The dash-d and dash-dash-data flags carry the request body. The string after the flag becomes the body property of the options object. Note that fetch does not serialize objects for you. If you pass a JavaScript object as the body it will be stringified to a useless placeholder, so you must call JSON.stringify yourself and set the Content-Type header to application/json. For form-encoded data, the body is a query-string-style string and the Content-Type is application/x-www-form-urlencoded.

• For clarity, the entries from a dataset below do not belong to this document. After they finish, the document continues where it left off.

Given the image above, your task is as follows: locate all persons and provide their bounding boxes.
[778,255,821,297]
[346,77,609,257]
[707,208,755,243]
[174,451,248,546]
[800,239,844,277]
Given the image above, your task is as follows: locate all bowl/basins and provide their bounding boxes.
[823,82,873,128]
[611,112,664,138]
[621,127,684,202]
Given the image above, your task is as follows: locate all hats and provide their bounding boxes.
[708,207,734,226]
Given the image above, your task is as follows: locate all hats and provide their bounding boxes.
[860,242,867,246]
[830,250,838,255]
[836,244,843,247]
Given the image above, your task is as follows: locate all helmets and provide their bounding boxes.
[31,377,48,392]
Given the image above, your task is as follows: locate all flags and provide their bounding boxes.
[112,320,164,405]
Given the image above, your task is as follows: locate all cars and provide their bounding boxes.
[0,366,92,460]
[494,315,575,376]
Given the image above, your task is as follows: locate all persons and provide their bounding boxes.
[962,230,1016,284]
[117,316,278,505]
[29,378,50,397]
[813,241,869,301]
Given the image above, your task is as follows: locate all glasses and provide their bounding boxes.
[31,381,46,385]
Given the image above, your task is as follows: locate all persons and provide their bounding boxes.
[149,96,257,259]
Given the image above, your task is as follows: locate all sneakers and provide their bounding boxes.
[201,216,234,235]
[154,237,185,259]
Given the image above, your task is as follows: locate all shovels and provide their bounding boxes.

A gotcha worth remembering: when curl sees the data flag, it not only sets the body but also defaults the method to POST and the Content-Type to form-encoding. fetch does none of this automatically, so you supply all three pieces explicitly.

Mapping Authentication

The dash-u flag does HTTP Basic auth, taking a user and password pair. fetch has no equivalent shortcut; you build the header by hand. The value is the word Basic, a space, and the base64 encoding of the user-colon-password string, placed in an Authorization header. For bearer tokens, which many APIs use instead, you simply set Authorization to Bearer followed by your token directly.

Putting It Together

A full POST with JSON and a token traces every part back to a curl flag: the method from the method flag, the headers from the header flags, the body from the data flag wrapped in JSON.stringify, and the auth from a header you constructed.

Skip the Manual Work

For anything beyond a trivial command, doing this by hand is error-prone, especially with escaped quotes and multi-line commands. Paste your command into curl to fetch and it produces the equivalent JavaScript, handling the method inference, header parsing, and body wrapping for you. It runs entirely in your browser, so a command containing an API key or auth token is converted locally and never uploaded anywhere - which matters, because curl examples often have real secrets pasted right into them.

Common Pitfalls

  • Forgetting that the data flag implies POST; set the method yourself.
  • Passing an object as body instead of a JSON string.
  • Omitting the Content-Type header, so the server misreads the body.
  • Mishandling escaped quotes when copying multi-line commands.
  • Assuming fetch throws on a 404 - it does not; it only rejects on network failure, so check the response status yourself.